What you will do:
1 - Set down word for word the part of the blog post on failures and disappointments starting at "By Accident" and ending at "and taught them.".
2 - In the blog post on failures and disappointments, how many school districts in western Oregon received the writer's job inquiry letters?
3 - Using the blog post on failures and disappointments, decide whether each statement agrees with it, and answer yes or no with the deciding words quoted. (a) The car wreck took place during the summer of 1967. (b) The writer was offered the position at Calapooia Junior High. (c) The free National Science Foundation computer classes were held at the College of Idaho.

-------- Supplied passage --------

Wednesday, May 4, 2016

Blessed By Failures and Disappointments



By Accident
I was involved in a car wreck on my mission during the summer of 1967, resulting in my companion and I having to walk everywhere in the heat and humidity of Carbondale, Illinois.  One week after the collision while walking across town to visit investigators, we just happened to bump into the Boswells from Jonesboro (20 miles away) as they were finishing a visit with an aunt.  They were a golden family whose conversion story still amazes me, and there is no question that barring the accident we never would have met and taught them.

Reflecting on how a serious collision precipitated and brought about our accidentally running into the Boswells, has made me reconsider how often the Lord has used or turned the failures and disappointments in my life as a means to ultimately bless me and others.  It has caused me to reassess my sorrows and fiascos through the lens of faith to see better the hand of the Lord in my life.  The examples below affirm that I can trust Him, who has done so much, so well - to do all things well, especially when experiencing defeats and setbacks.  It is very evident and I now understand that God blesses me by way of failures and disappointments.


Calapooia Rejection and Battery Failure
In April 1977 Kristie and I made a trip to get my sister's upright piano and were enthralled with the beautiful Willamette Valley.  That and better teacher salaries prompted me to send job inquiry letters to 22 school districts in western Oregon.  I was invited to interview for a position at Calapooia Junior High in Albany, Oregon.  Kristie and I were very excited about the prospect of moving to Albany and were terribly disappointed when I was not offered the job.  Returning to Nampa for a fifth school year was a terrible let down.  

It just happened, however, the National Science Foundation offered free computer classes that year for teachers at the College of Idaho.  Little did I realize, nor could I foresee, how those introductory programming classes would ultimately change my life and open numerous opportunities for advancement.  If I had been hired at Calapooia I seriously doubt if I ever would have become a school district administrator or successful computer consultant.

The very next summer we purchased a car battery recycling franchise with Erik (Kristie's brother) and moved to Albany, Oregon to make our fortune.  It soon became evident that the recycling franchise was a bust and the only jobs I was offered were washing dishes in a bar and working as a custodian at the Methodist church, requiring me to be there all day Sunday.  A month later I was scooping green beans at a food processing plant with a young man who had just graduated from high school.  It certainly was not a very auspicious start and there was no indication that only seven years later I would be asked to be a district school administrator - something I had never considered and which was primarily due to the skills obtained from the National Science Foundation programming classes and a failed business venture which got us to Oregon.

We Don't Need Your Kind
Without question I was the top student in the Vocational Agriculture II class my sophomore year at Parma High School, but my attitude and behavior were questionable.  About a month before the end of the school year I was kicked out class and sent to the Principals Office, where I was told, "We don't need your kind around here."  I was suspended from school until my parents could conference with the principal to discuss my behavior and possible return.

-------- Collected data --------

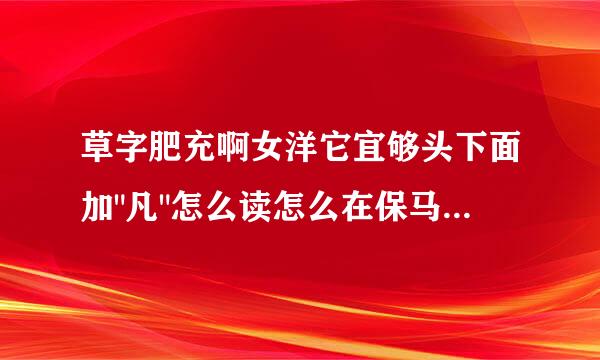 草字肥充啊女洋它宜够头下面加"凡"怎么读怎么在保马...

--------

Responses by task:
1 -
By Accident
I was involved in a car wreck on my mission during the summer of 1967, resulting in my companion and I having to walk everywhere in the heat and humidity of Carbondale, Illinois.  One week after the collision while walking across town to visit investigators, we just happened to bump into the Boswells from Jonesboro (20 miles away) as they were finishing a visit with an aunt.  They were a golden family whose conversion story still amazes me, and there is no question that barring the accident we never would have met and taught them.

2 - 22 school districts.

3 -
(a) Yes: "I was involved in a car wreck on my mission during the summer of 1967"
(b) No: "were terribly disappointed when I was not offered the job"
(c) Yes: "the National Science Foundation offered free computer classes that year for teachers at the College of Idaho"